= Peter Moeschlin =

Peter Moeschlin (10 May 1924 – 2003) was a Swiss photographer known for reportage, press and publicity photography, for fine art imagery and as a motion picture director.

==Life and professional work==

Peter Moeschlin was born and was active in Basel, where he was apprenticed to Carl Hoffmann (1883–1969) and then took various employment as a photographer, including (from 1943 to 1947) in Studio Eidenbenz, founded in 1933 by the brothers Hermann, Reinhold and Willi Eidenbenz, who also employed Robert Frank.

Moeschlin spent eight months in England in 1947 as freelance reportage photographer and the following year spent several months in French North Africa. He was a reporter for Die Woche in the early 1950s, leaving to take up freelance professional work.

In 1951, in partnership with Christian Baur, he opened the Atelier Moeschlin + Baur in Basel, producing architectural, industrial, advertising and art photography, and publishing a picture book on Pablo Casals 1956.

He made a 20 minute documentary film Gefahr Nordwest. Seenoteinsatz in der Nordsee ('Danger North-West: sea rescues in the North Sea') during 1956-8, and in 1959/60 he was an assistant director and manager of film productions.

After 1967 he returned to working from his own photographic studio.
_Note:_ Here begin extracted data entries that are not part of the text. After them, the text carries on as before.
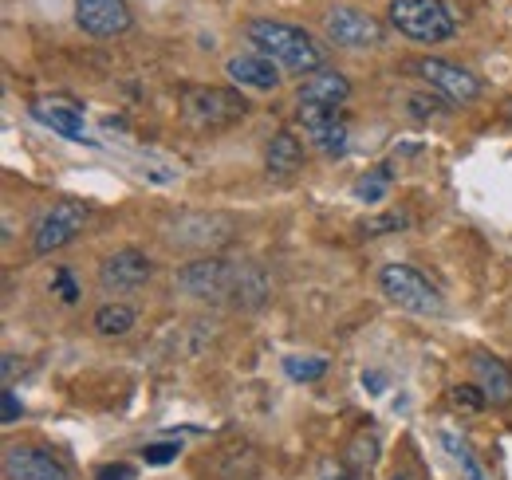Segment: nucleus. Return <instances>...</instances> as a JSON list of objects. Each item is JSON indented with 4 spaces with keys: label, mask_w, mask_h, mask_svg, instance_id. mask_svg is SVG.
<instances>
[{
    "label": "nucleus",
    "mask_w": 512,
    "mask_h": 480,
    "mask_svg": "<svg viewBox=\"0 0 512 480\" xmlns=\"http://www.w3.org/2000/svg\"><path fill=\"white\" fill-rule=\"evenodd\" d=\"M178 288L205 303H229V307H260L272 296V284L260 264H237L221 256H201L178 272Z\"/></svg>",
    "instance_id": "1"
},
{
    "label": "nucleus",
    "mask_w": 512,
    "mask_h": 480,
    "mask_svg": "<svg viewBox=\"0 0 512 480\" xmlns=\"http://www.w3.org/2000/svg\"><path fill=\"white\" fill-rule=\"evenodd\" d=\"M245 36L260 56L284 67V71H296V75H312L327 67V48L312 32L296 28V24H284V20H249L245 24Z\"/></svg>",
    "instance_id": "2"
},
{
    "label": "nucleus",
    "mask_w": 512,
    "mask_h": 480,
    "mask_svg": "<svg viewBox=\"0 0 512 480\" xmlns=\"http://www.w3.org/2000/svg\"><path fill=\"white\" fill-rule=\"evenodd\" d=\"M386 20L414 44H446L457 36V12L446 0H390Z\"/></svg>",
    "instance_id": "3"
},
{
    "label": "nucleus",
    "mask_w": 512,
    "mask_h": 480,
    "mask_svg": "<svg viewBox=\"0 0 512 480\" xmlns=\"http://www.w3.org/2000/svg\"><path fill=\"white\" fill-rule=\"evenodd\" d=\"M379 288L398 311H410V315H442L446 311L442 292L410 264H386L379 272Z\"/></svg>",
    "instance_id": "4"
},
{
    "label": "nucleus",
    "mask_w": 512,
    "mask_h": 480,
    "mask_svg": "<svg viewBox=\"0 0 512 480\" xmlns=\"http://www.w3.org/2000/svg\"><path fill=\"white\" fill-rule=\"evenodd\" d=\"M182 111L197 130H225L249 115V103H245V95H237L229 87H186Z\"/></svg>",
    "instance_id": "5"
},
{
    "label": "nucleus",
    "mask_w": 512,
    "mask_h": 480,
    "mask_svg": "<svg viewBox=\"0 0 512 480\" xmlns=\"http://www.w3.org/2000/svg\"><path fill=\"white\" fill-rule=\"evenodd\" d=\"M406 71L414 79H422L430 91H438L446 103L469 107V103L481 99V79L473 71H465L461 63L438 60V56H418V60H406Z\"/></svg>",
    "instance_id": "6"
},
{
    "label": "nucleus",
    "mask_w": 512,
    "mask_h": 480,
    "mask_svg": "<svg viewBox=\"0 0 512 480\" xmlns=\"http://www.w3.org/2000/svg\"><path fill=\"white\" fill-rule=\"evenodd\" d=\"M323 36H327L335 48L363 52V48H379V44H383L386 28H383V20H375V16L363 12V8L335 4V8H327V16H323Z\"/></svg>",
    "instance_id": "7"
},
{
    "label": "nucleus",
    "mask_w": 512,
    "mask_h": 480,
    "mask_svg": "<svg viewBox=\"0 0 512 480\" xmlns=\"http://www.w3.org/2000/svg\"><path fill=\"white\" fill-rule=\"evenodd\" d=\"M233 233H237V221L221 217V213H178L166 225V240L178 248H193V252H213V248L229 244Z\"/></svg>",
    "instance_id": "8"
},
{
    "label": "nucleus",
    "mask_w": 512,
    "mask_h": 480,
    "mask_svg": "<svg viewBox=\"0 0 512 480\" xmlns=\"http://www.w3.org/2000/svg\"><path fill=\"white\" fill-rule=\"evenodd\" d=\"M83 225H87V205H79V201H56L52 209L40 213V221L32 229V252L36 256L60 252V248H67L71 240L83 233Z\"/></svg>",
    "instance_id": "9"
},
{
    "label": "nucleus",
    "mask_w": 512,
    "mask_h": 480,
    "mask_svg": "<svg viewBox=\"0 0 512 480\" xmlns=\"http://www.w3.org/2000/svg\"><path fill=\"white\" fill-rule=\"evenodd\" d=\"M296 119H300L304 134L312 138V146H316L320 154H327V158L347 154V146H351V130H347L343 115H339V107L300 103V107H296Z\"/></svg>",
    "instance_id": "10"
},
{
    "label": "nucleus",
    "mask_w": 512,
    "mask_h": 480,
    "mask_svg": "<svg viewBox=\"0 0 512 480\" xmlns=\"http://www.w3.org/2000/svg\"><path fill=\"white\" fill-rule=\"evenodd\" d=\"M0 469L4 480H71L64 461L36 445H8Z\"/></svg>",
    "instance_id": "11"
},
{
    "label": "nucleus",
    "mask_w": 512,
    "mask_h": 480,
    "mask_svg": "<svg viewBox=\"0 0 512 480\" xmlns=\"http://www.w3.org/2000/svg\"><path fill=\"white\" fill-rule=\"evenodd\" d=\"M150 276H154V264H150V256L138 252V248H119L115 256H107V260L99 264V288H103V292H115V296L142 288Z\"/></svg>",
    "instance_id": "12"
},
{
    "label": "nucleus",
    "mask_w": 512,
    "mask_h": 480,
    "mask_svg": "<svg viewBox=\"0 0 512 480\" xmlns=\"http://www.w3.org/2000/svg\"><path fill=\"white\" fill-rule=\"evenodd\" d=\"M75 24L95 40H111L127 32L134 16H130L127 0H75Z\"/></svg>",
    "instance_id": "13"
},
{
    "label": "nucleus",
    "mask_w": 512,
    "mask_h": 480,
    "mask_svg": "<svg viewBox=\"0 0 512 480\" xmlns=\"http://www.w3.org/2000/svg\"><path fill=\"white\" fill-rule=\"evenodd\" d=\"M347 95H351V83H347V75L335 71V67L312 71V75L300 83V91H296L300 103H316V107H343Z\"/></svg>",
    "instance_id": "14"
},
{
    "label": "nucleus",
    "mask_w": 512,
    "mask_h": 480,
    "mask_svg": "<svg viewBox=\"0 0 512 480\" xmlns=\"http://www.w3.org/2000/svg\"><path fill=\"white\" fill-rule=\"evenodd\" d=\"M225 75L241 87H253V91H276L280 87V67L260 56V52H241L225 63Z\"/></svg>",
    "instance_id": "15"
},
{
    "label": "nucleus",
    "mask_w": 512,
    "mask_h": 480,
    "mask_svg": "<svg viewBox=\"0 0 512 480\" xmlns=\"http://www.w3.org/2000/svg\"><path fill=\"white\" fill-rule=\"evenodd\" d=\"M473 378L485 390V398L493 406H509L512 402V366L497 355H473Z\"/></svg>",
    "instance_id": "16"
},
{
    "label": "nucleus",
    "mask_w": 512,
    "mask_h": 480,
    "mask_svg": "<svg viewBox=\"0 0 512 480\" xmlns=\"http://www.w3.org/2000/svg\"><path fill=\"white\" fill-rule=\"evenodd\" d=\"M304 166V146L292 130H276L268 138V150H264V170L272 178H292L296 170Z\"/></svg>",
    "instance_id": "17"
},
{
    "label": "nucleus",
    "mask_w": 512,
    "mask_h": 480,
    "mask_svg": "<svg viewBox=\"0 0 512 480\" xmlns=\"http://www.w3.org/2000/svg\"><path fill=\"white\" fill-rule=\"evenodd\" d=\"M32 119L52 126L56 134H64L67 142H91L79 107H71V103H48V99H40V103H32Z\"/></svg>",
    "instance_id": "18"
},
{
    "label": "nucleus",
    "mask_w": 512,
    "mask_h": 480,
    "mask_svg": "<svg viewBox=\"0 0 512 480\" xmlns=\"http://www.w3.org/2000/svg\"><path fill=\"white\" fill-rule=\"evenodd\" d=\"M379 453H383L379 437H375L371 429H359V433L347 441V449H343V465H347L355 477H367V473L379 465Z\"/></svg>",
    "instance_id": "19"
},
{
    "label": "nucleus",
    "mask_w": 512,
    "mask_h": 480,
    "mask_svg": "<svg viewBox=\"0 0 512 480\" xmlns=\"http://www.w3.org/2000/svg\"><path fill=\"white\" fill-rule=\"evenodd\" d=\"M91 323H95V331L103 339H119V335H127L130 327H134V307H127V303H103Z\"/></svg>",
    "instance_id": "20"
},
{
    "label": "nucleus",
    "mask_w": 512,
    "mask_h": 480,
    "mask_svg": "<svg viewBox=\"0 0 512 480\" xmlns=\"http://www.w3.org/2000/svg\"><path fill=\"white\" fill-rule=\"evenodd\" d=\"M442 445L449 449V457L457 461V469L465 473V480H485V469L477 465V457H473V449L461 441V437H453V433H442Z\"/></svg>",
    "instance_id": "21"
},
{
    "label": "nucleus",
    "mask_w": 512,
    "mask_h": 480,
    "mask_svg": "<svg viewBox=\"0 0 512 480\" xmlns=\"http://www.w3.org/2000/svg\"><path fill=\"white\" fill-rule=\"evenodd\" d=\"M284 374L292 382H320L327 374V359H304V355H288L284 359Z\"/></svg>",
    "instance_id": "22"
},
{
    "label": "nucleus",
    "mask_w": 512,
    "mask_h": 480,
    "mask_svg": "<svg viewBox=\"0 0 512 480\" xmlns=\"http://www.w3.org/2000/svg\"><path fill=\"white\" fill-rule=\"evenodd\" d=\"M449 402H453L457 410H465V414H477V410L489 406V398H485L481 386H453V390H449Z\"/></svg>",
    "instance_id": "23"
},
{
    "label": "nucleus",
    "mask_w": 512,
    "mask_h": 480,
    "mask_svg": "<svg viewBox=\"0 0 512 480\" xmlns=\"http://www.w3.org/2000/svg\"><path fill=\"white\" fill-rule=\"evenodd\" d=\"M402 225H406L402 213H379V217H363L359 221V233L363 237H383V233H398Z\"/></svg>",
    "instance_id": "24"
},
{
    "label": "nucleus",
    "mask_w": 512,
    "mask_h": 480,
    "mask_svg": "<svg viewBox=\"0 0 512 480\" xmlns=\"http://www.w3.org/2000/svg\"><path fill=\"white\" fill-rule=\"evenodd\" d=\"M386 185H390V174H386V170H375V174H367L363 181H355V197H359V201H383Z\"/></svg>",
    "instance_id": "25"
},
{
    "label": "nucleus",
    "mask_w": 512,
    "mask_h": 480,
    "mask_svg": "<svg viewBox=\"0 0 512 480\" xmlns=\"http://www.w3.org/2000/svg\"><path fill=\"white\" fill-rule=\"evenodd\" d=\"M178 453H182L178 441H154V445L142 449V461L146 465H170V461H178Z\"/></svg>",
    "instance_id": "26"
},
{
    "label": "nucleus",
    "mask_w": 512,
    "mask_h": 480,
    "mask_svg": "<svg viewBox=\"0 0 512 480\" xmlns=\"http://www.w3.org/2000/svg\"><path fill=\"white\" fill-rule=\"evenodd\" d=\"M48 288H52V296H60V303H75L83 296L79 284H75V276H71L67 268H56V272H52V284H48Z\"/></svg>",
    "instance_id": "27"
},
{
    "label": "nucleus",
    "mask_w": 512,
    "mask_h": 480,
    "mask_svg": "<svg viewBox=\"0 0 512 480\" xmlns=\"http://www.w3.org/2000/svg\"><path fill=\"white\" fill-rule=\"evenodd\" d=\"M316 480H363V477H355V473L343 465V457H339V461H320Z\"/></svg>",
    "instance_id": "28"
},
{
    "label": "nucleus",
    "mask_w": 512,
    "mask_h": 480,
    "mask_svg": "<svg viewBox=\"0 0 512 480\" xmlns=\"http://www.w3.org/2000/svg\"><path fill=\"white\" fill-rule=\"evenodd\" d=\"M410 107H414V111H410L414 119H426V115H438V107H442V103H438L434 95H414V99H410Z\"/></svg>",
    "instance_id": "29"
},
{
    "label": "nucleus",
    "mask_w": 512,
    "mask_h": 480,
    "mask_svg": "<svg viewBox=\"0 0 512 480\" xmlns=\"http://www.w3.org/2000/svg\"><path fill=\"white\" fill-rule=\"evenodd\" d=\"M20 414H24V406H20L16 390L8 386V390H4V425H16V421H20Z\"/></svg>",
    "instance_id": "30"
},
{
    "label": "nucleus",
    "mask_w": 512,
    "mask_h": 480,
    "mask_svg": "<svg viewBox=\"0 0 512 480\" xmlns=\"http://www.w3.org/2000/svg\"><path fill=\"white\" fill-rule=\"evenodd\" d=\"M95 480H134V469L123 465V461H119V465H103V469L95 473Z\"/></svg>",
    "instance_id": "31"
},
{
    "label": "nucleus",
    "mask_w": 512,
    "mask_h": 480,
    "mask_svg": "<svg viewBox=\"0 0 512 480\" xmlns=\"http://www.w3.org/2000/svg\"><path fill=\"white\" fill-rule=\"evenodd\" d=\"M16 370H24V362H16V355H4V386H12Z\"/></svg>",
    "instance_id": "32"
},
{
    "label": "nucleus",
    "mask_w": 512,
    "mask_h": 480,
    "mask_svg": "<svg viewBox=\"0 0 512 480\" xmlns=\"http://www.w3.org/2000/svg\"><path fill=\"white\" fill-rule=\"evenodd\" d=\"M505 119L512 122V99H505Z\"/></svg>",
    "instance_id": "33"
},
{
    "label": "nucleus",
    "mask_w": 512,
    "mask_h": 480,
    "mask_svg": "<svg viewBox=\"0 0 512 480\" xmlns=\"http://www.w3.org/2000/svg\"><path fill=\"white\" fill-rule=\"evenodd\" d=\"M390 480H418V477H410V473H394Z\"/></svg>",
    "instance_id": "34"
}]
</instances>
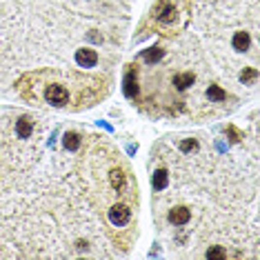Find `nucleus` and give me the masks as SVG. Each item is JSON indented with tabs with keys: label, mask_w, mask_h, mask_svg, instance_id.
Here are the masks:
<instances>
[{
	"label": "nucleus",
	"mask_w": 260,
	"mask_h": 260,
	"mask_svg": "<svg viewBox=\"0 0 260 260\" xmlns=\"http://www.w3.org/2000/svg\"><path fill=\"white\" fill-rule=\"evenodd\" d=\"M45 98H47V103H52L53 107H65V104L69 103V94L63 85H49V87L45 89Z\"/></svg>",
	"instance_id": "f257e3e1"
},
{
	"label": "nucleus",
	"mask_w": 260,
	"mask_h": 260,
	"mask_svg": "<svg viewBox=\"0 0 260 260\" xmlns=\"http://www.w3.org/2000/svg\"><path fill=\"white\" fill-rule=\"evenodd\" d=\"M109 220H111V225H116V227H125V225L131 220L129 207H127V205H114V207L109 209Z\"/></svg>",
	"instance_id": "f03ea898"
},
{
	"label": "nucleus",
	"mask_w": 260,
	"mask_h": 260,
	"mask_svg": "<svg viewBox=\"0 0 260 260\" xmlns=\"http://www.w3.org/2000/svg\"><path fill=\"white\" fill-rule=\"evenodd\" d=\"M191 220V211L187 207H173L169 211V223L176 225V227H182V225H187Z\"/></svg>",
	"instance_id": "7ed1b4c3"
},
{
	"label": "nucleus",
	"mask_w": 260,
	"mask_h": 260,
	"mask_svg": "<svg viewBox=\"0 0 260 260\" xmlns=\"http://www.w3.org/2000/svg\"><path fill=\"white\" fill-rule=\"evenodd\" d=\"M76 63H78L80 67H94V65L98 63V53H96L94 49H78V52H76Z\"/></svg>",
	"instance_id": "20e7f679"
},
{
	"label": "nucleus",
	"mask_w": 260,
	"mask_h": 260,
	"mask_svg": "<svg viewBox=\"0 0 260 260\" xmlns=\"http://www.w3.org/2000/svg\"><path fill=\"white\" fill-rule=\"evenodd\" d=\"M125 96L127 98H136L138 96V78H136V73L134 71H129L125 76Z\"/></svg>",
	"instance_id": "39448f33"
},
{
	"label": "nucleus",
	"mask_w": 260,
	"mask_h": 260,
	"mask_svg": "<svg viewBox=\"0 0 260 260\" xmlns=\"http://www.w3.org/2000/svg\"><path fill=\"white\" fill-rule=\"evenodd\" d=\"M231 45H234L236 52H244V49H249V34L247 32H236Z\"/></svg>",
	"instance_id": "423d86ee"
},
{
	"label": "nucleus",
	"mask_w": 260,
	"mask_h": 260,
	"mask_svg": "<svg viewBox=\"0 0 260 260\" xmlns=\"http://www.w3.org/2000/svg\"><path fill=\"white\" fill-rule=\"evenodd\" d=\"M34 131V122L29 118H20L18 120V125H16V134L18 138H29Z\"/></svg>",
	"instance_id": "0eeeda50"
},
{
	"label": "nucleus",
	"mask_w": 260,
	"mask_h": 260,
	"mask_svg": "<svg viewBox=\"0 0 260 260\" xmlns=\"http://www.w3.org/2000/svg\"><path fill=\"white\" fill-rule=\"evenodd\" d=\"M193 73L191 71H185V73H178V76H173V85H176L178 89H189L193 85Z\"/></svg>",
	"instance_id": "6e6552de"
},
{
	"label": "nucleus",
	"mask_w": 260,
	"mask_h": 260,
	"mask_svg": "<svg viewBox=\"0 0 260 260\" xmlns=\"http://www.w3.org/2000/svg\"><path fill=\"white\" fill-rule=\"evenodd\" d=\"M207 96H209V100H213V103H223V100H227V94H225L218 85H209Z\"/></svg>",
	"instance_id": "1a4fd4ad"
},
{
	"label": "nucleus",
	"mask_w": 260,
	"mask_h": 260,
	"mask_svg": "<svg viewBox=\"0 0 260 260\" xmlns=\"http://www.w3.org/2000/svg\"><path fill=\"white\" fill-rule=\"evenodd\" d=\"M167 180H169V178H167V172H156L151 176V185H154L156 191H162V189L167 187Z\"/></svg>",
	"instance_id": "9d476101"
},
{
	"label": "nucleus",
	"mask_w": 260,
	"mask_h": 260,
	"mask_svg": "<svg viewBox=\"0 0 260 260\" xmlns=\"http://www.w3.org/2000/svg\"><path fill=\"white\" fill-rule=\"evenodd\" d=\"M109 180H111V187L118 189V191L125 187V173L120 172V169H114V172L109 173Z\"/></svg>",
	"instance_id": "9b49d317"
},
{
	"label": "nucleus",
	"mask_w": 260,
	"mask_h": 260,
	"mask_svg": "<svg viewBox=\"0 0 260 260\" xmlns=\"http://www.w3.org/2000/svg\"><path fill=\"white\" fill-rule=\"evenodd\" d=\"M63 145H65L67 151H76L80 147V136L78 134H67L65 136V140H63Z\"/></svg>",
	"instance_id": "f8f14e48"
},
{
	"label": "nucleus",
	"mask_w": 260,
	"mask_h": 260,
	"mask_svg": "<svg viewBox=\"0 0 260 260\" xmlns=\"http://www.w3.org/2000/svg\"><path fill=\"white\" fill-rule=\"evenodd\" d=\"M142 58H145V63H156V60H160L162 58V49H158V47H151V49H147L145 53H142Z\"/></svg>",
	"instance_id": "ddd939ff"
},
{
	"label": "nucleus",
	"mask_w": 260,
	"mask_h": 260,
	"mask_svg": "<svg viewBox=\"0 0 260 260\" xmlns=\"http://www.w3.org/2000/svg\"><path fill=\"white\" fill-rule=\"evenodd\" d=\"M173 18H176V9H173L172 5H167L165 9H162V14H158V20H162V22H173Z\"/></svg>",
	"instance_id": "4468645a"
},
{
	"label": "nucleus",
	"mask_w": 260,
	"mask_h": 260,
	"mask_svg": "<svg viewBox=\"0 0 260 260\" xmlns=\"http://www.w3.org/2000/svg\"><path fill=\"white\" fill-rule=\"evenodd\" d=\"M207 258H227V251L225 249H220V247H213V249H209L207 251Z\"/></svg>",
	"instance_id": "2eb2a0df"
},
{
	"label": "nucleus",
	"mask_w": 260,
	"mask_h": 260,
	"mask_svg": "<svg viewBox=\"0 0 260 260\" xmlns=\"http://www.w3.org/2000/svg\"><path fill=\"white\" fill-rule=\"evenodd\" d=\"M180 149H182V151L196 149V140H193V138H187V140H182V142H180Z\"/></svg>",
	"instance_id": "dca6fc26"
},
{
	"label": "nucleus",
	"mask_w": 260,
	"mask_h": 260,
	"mask_svg": "<svg viewBox=\"0 0 260 260\" xmlns=\"http://www.w3.org/2000/svg\"><path fill=\"white\" fill-rule=\"evenodd\" d=\"M256 78V69H247L243 71V80H254Z\"/></svg>",
	"instance_id": "f3484780"
}]
</instances>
== Fine art photography ==
In his personal work he was a disciple of Otto Steinert’s ‘Fotoform’, of which Moeschlin's slow-shutter, semi-abstract Seagull in Flight was identified as an example by historian of photography Helmut Gernsheim and featured in LIFE magazine.

==Recognition==

Awarded the Eidgenössisches Stipendium (Federal Art Scholarship) in 1950, in 1955 Moeschlin was recognised with acceptance into the Kollegium Schweizer Photographen and in the same year his low-angle picture of two elderly women in animated conversation in the street was selected for MoMA’s world-touring The Family of Man exhibition curated by Edward Steichen.

==Publications==
- Gewerbemuseum Basel (Hg.): Photographie in der Schweiz - Heute (cat.), Basel, Gewerbemuseum 1949.
- Collet, Maurice (Hg.): Photo 49. Photographie en Suisse. Photographie in der Schweiz. Swiss photography, Reihe: Publicité et arts graphiques, Spezialnummer 1949.
- Organisationskomitee der 150-Jahrfeier des Kantons Aargau (Hg.): Jubilierender Aargau. Erinnerungsschrift zur 150-Jahrfeier 1953, Aarau, Buchdruckerei Neue Aargauer Zeitung 1953.
- Seiler, Alexander J.P.; Moeschlin, Peter: Casals, Olten, Otto Walter 1956.
- Roedelberger, Franz Adam: Das Sonnenbuch vom Bündnerland, vom Wallis und Tessin, Bern, Verbandsdruckerei 1957.
- Moeschlin, Peter: Gefahr Nordwest. Seenoteinsatz in der Nordsee [Film], 1958.
- Kübler, Arnold: Mitenand, gägenenand, durenand. Ein Bilderbuch vom Umgang mit dem Nächsten in der Schweiz, Zürich, Ex Libris 1959.
- Klaus, Fritz; Strübin, Theodor; Moeschlin, Peter; Schellenberg, Heinrich; Rausser, Edith: Baselland zwischen Strom und Berg, Genf, Ed. Générales 1959.
- Stoecklin, Hansjörg; Moeschlin, Peter; Pardey, Andreas: Fotografen sehen Jean Tinguely: Hansjörg Stoecklin, Peter Moeschlin, Basel, Museum Jean Tinguely 1999.
- Hiltbrand, Robert; Hort, Hans Peter: Kuttlebutzer Basel 1957-1999, Basel, Kuttlebutzer - Fasnachtsgesellschaft zum Saich 2003.
- Lüem, Barbara: Heimathafen Basel. Die Schweizer Rhein- und Hochseeschifffahrt, Basel 2003.

==Exhibitions==

- 1949, Basel, Gewerbemuseum, Photographie in der Schweiz - Heute.
- 1952, Luzern, Kunsthaus, Weltausstellung der Photographie.
- 1999, Basel, Museum Tinguely, Sali Sepi - di Jeannot.
- 2004, Basel, Historisches Museum Basel, Blickfänger. Fotografien in Basel aus zwei Jahrhunderten.